Nous pourrions multiplier les exemples de cabales, de combats, de dissonances entre chercheurs sur des points de théologie qui ont abouti à des déclarations autoritaires et exclusives de toute autre recherche, alors que les enjeux semblent plutôt aujourd’hui dérisoires. L’histoire mouvementée du dogme de l’Assomption de Marie ou de l’infaillibilité pontificale en est un exemple.

Et ne parlons pas, outre les dogmes, des indulgences, de la vénération des reliques, des apparitions miraculeuses ou des canonisations des saints…

C’est bien pourquoi je rêve d’une foi de charbonnier. C’est-à-dire d’une foi humble dans ses affirmations, ouverte aux recherches mais surtout simple et compréhensible par une intelligence humaine, sans pollution par des mystères ou des allusions irrationnelles.

Ne soyons pas naïfs...

Ne soyons pas naïfs. Une communauté qui se constitue s’organise légitimement et explicite ce qui amène ses membres à faire communauté. Notamment par des convictions partagées et un projet commun.

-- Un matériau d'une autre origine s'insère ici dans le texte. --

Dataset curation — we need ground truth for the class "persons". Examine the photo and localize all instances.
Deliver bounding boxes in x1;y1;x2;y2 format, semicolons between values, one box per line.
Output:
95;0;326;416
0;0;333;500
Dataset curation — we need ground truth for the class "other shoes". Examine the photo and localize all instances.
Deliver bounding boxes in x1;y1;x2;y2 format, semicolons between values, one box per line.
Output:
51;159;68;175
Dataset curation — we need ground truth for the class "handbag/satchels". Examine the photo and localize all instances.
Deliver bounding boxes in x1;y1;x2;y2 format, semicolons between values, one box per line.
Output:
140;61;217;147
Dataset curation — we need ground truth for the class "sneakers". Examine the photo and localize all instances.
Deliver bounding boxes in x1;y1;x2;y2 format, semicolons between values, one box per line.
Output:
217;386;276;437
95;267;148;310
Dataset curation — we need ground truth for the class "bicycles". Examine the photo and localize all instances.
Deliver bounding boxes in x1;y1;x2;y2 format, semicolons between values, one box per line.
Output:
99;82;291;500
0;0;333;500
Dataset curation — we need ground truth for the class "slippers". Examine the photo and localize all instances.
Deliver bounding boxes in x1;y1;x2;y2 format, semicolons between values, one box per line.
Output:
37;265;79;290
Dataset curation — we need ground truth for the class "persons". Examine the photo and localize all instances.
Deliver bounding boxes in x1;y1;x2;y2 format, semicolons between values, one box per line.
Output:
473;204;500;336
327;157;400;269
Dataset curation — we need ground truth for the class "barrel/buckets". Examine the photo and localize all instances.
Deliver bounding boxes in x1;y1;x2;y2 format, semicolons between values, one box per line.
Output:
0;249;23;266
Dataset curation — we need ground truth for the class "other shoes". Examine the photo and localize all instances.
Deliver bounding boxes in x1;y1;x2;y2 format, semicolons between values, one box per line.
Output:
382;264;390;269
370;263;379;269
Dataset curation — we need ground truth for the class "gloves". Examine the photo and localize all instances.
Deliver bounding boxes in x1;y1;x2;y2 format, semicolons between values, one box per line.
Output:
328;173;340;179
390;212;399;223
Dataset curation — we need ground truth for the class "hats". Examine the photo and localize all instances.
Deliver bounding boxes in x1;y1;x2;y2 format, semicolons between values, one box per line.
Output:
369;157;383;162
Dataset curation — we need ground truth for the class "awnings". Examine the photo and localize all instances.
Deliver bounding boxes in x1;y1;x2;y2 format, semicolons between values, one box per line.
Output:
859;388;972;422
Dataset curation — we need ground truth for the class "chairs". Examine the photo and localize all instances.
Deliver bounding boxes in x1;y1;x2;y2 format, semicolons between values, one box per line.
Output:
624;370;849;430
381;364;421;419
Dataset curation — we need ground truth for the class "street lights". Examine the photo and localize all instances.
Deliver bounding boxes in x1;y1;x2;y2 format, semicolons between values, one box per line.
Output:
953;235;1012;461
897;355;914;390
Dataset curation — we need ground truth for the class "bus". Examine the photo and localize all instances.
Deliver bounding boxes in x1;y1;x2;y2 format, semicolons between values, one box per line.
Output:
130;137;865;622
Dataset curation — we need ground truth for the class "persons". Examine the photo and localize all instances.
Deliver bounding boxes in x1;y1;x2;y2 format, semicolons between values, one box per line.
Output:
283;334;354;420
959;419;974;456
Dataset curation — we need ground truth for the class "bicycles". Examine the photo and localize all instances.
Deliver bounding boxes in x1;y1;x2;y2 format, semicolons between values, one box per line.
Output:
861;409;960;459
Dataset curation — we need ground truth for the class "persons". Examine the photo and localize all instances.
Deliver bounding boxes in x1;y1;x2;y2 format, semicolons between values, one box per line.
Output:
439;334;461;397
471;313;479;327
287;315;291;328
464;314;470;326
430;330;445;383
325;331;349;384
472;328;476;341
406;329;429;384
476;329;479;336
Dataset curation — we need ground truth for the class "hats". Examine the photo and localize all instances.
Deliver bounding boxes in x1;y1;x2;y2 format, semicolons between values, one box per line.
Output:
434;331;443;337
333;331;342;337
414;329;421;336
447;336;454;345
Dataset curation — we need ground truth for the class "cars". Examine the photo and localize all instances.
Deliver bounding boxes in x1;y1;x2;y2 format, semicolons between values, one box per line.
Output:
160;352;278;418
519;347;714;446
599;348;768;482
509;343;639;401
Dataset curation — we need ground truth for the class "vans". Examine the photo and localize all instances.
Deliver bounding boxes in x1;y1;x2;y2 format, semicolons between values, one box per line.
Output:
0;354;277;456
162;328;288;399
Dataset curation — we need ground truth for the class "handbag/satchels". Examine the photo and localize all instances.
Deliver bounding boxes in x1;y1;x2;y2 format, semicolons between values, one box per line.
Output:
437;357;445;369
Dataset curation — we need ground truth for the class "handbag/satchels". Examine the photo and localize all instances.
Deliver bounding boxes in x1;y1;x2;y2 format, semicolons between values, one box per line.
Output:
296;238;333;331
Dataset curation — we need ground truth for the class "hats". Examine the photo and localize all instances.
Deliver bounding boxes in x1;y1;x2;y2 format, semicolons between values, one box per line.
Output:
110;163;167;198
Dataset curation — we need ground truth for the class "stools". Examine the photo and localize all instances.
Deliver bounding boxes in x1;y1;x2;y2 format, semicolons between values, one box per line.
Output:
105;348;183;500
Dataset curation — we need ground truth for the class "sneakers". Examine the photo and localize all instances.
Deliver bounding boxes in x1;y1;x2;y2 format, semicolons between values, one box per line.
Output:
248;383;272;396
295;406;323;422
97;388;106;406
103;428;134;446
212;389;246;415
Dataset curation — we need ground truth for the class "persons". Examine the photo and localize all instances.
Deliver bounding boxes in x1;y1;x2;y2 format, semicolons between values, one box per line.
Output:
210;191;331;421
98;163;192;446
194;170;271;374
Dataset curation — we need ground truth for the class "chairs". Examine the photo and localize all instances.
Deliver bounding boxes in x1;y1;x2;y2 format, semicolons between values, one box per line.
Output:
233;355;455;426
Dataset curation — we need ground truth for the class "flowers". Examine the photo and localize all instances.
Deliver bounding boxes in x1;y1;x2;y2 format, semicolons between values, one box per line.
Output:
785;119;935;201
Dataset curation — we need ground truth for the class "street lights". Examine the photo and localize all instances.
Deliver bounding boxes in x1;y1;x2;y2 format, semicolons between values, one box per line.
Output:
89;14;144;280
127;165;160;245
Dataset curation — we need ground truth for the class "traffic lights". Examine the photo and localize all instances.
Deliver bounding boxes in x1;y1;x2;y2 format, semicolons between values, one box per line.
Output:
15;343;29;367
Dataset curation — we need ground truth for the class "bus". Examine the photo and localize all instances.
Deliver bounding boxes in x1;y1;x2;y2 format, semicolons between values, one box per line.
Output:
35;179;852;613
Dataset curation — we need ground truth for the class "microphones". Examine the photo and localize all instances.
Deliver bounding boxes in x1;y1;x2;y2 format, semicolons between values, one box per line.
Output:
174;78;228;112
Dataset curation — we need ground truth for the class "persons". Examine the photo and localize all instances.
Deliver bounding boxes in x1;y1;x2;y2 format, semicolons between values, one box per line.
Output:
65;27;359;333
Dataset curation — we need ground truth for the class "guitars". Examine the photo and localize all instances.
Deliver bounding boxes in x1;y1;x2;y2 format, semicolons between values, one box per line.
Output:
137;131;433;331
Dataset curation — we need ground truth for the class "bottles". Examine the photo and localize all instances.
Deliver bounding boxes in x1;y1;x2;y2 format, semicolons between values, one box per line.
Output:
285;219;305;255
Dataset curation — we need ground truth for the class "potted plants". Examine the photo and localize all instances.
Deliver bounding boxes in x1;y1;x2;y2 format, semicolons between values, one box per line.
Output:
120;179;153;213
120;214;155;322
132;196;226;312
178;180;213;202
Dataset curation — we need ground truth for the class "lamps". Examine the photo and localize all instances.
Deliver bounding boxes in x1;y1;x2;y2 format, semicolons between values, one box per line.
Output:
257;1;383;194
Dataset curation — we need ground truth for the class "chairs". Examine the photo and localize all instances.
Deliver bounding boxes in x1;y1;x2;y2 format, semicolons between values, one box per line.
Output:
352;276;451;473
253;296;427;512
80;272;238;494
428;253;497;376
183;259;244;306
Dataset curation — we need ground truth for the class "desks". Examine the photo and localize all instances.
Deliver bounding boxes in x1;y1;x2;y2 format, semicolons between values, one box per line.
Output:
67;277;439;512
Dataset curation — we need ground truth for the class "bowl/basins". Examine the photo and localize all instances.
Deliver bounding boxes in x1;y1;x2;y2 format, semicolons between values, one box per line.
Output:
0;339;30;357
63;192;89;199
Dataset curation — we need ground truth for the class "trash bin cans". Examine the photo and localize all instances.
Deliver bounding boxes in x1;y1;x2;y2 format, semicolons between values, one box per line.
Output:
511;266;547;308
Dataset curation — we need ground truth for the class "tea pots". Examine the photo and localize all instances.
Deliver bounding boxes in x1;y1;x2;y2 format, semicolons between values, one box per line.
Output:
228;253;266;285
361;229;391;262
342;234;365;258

Mais il y a place pour des différences et pour des interrogations qui peuvent rester en suspens, qui peuvent perdurer sans dommage pour la vie communautaire et sociale. Et les convictions proclamées  n’auraient besoin d’arriver à l’exclusion autoritaire que très exceptionnellement.

L’Eglise catholique s’est organisée très vite sur le modèle de la hiérarchie de l’empire romain, et s’est séparée par exclusion, par excommunication, de nombreuses divergences de convictions. Les dogmes ont cloué à vie des « vérités » de foi qu’il serait opportun, dans le contexte de nos cultures actuelles, de réinterroger. Des théologien(e)s contemporain(e)s effectuent ce travail et de nombreuses communautés en vivent. Reste à la hiérarchie Catholique le devoir de les prendre en compte, de manière à ce que ses enseignements s’éloignent des contes de Perrault.

Ceux que l’on nomme « les croyants » sont de moins en moins nombreux, surtout en occident. Multiples sont les causes de cette situation. Parmi celles-ci figure un langage, des prises de position et des pratiques de l’Eglise incompréhensibles, inacceptables ou inutiles pour les jeunes générations. Les scories accumulées par des siècles d’histoire humaine constituent une gangue qui obscurcit le message simple et humain de jésus de Nazareth. C’est ce message qui peut constituer la foi du charbonnier. C’est à dire non pas une foi servile qui acquiesce à tout, mais une foi à hauteur humaine. Ce qui est déjà immense.

Claude, 02/2024

  • Henri Irénée Marrou, 1978, p.401 « ST Augustin et l’Ange. Une légende médiévale ». Persée.fr, par internet.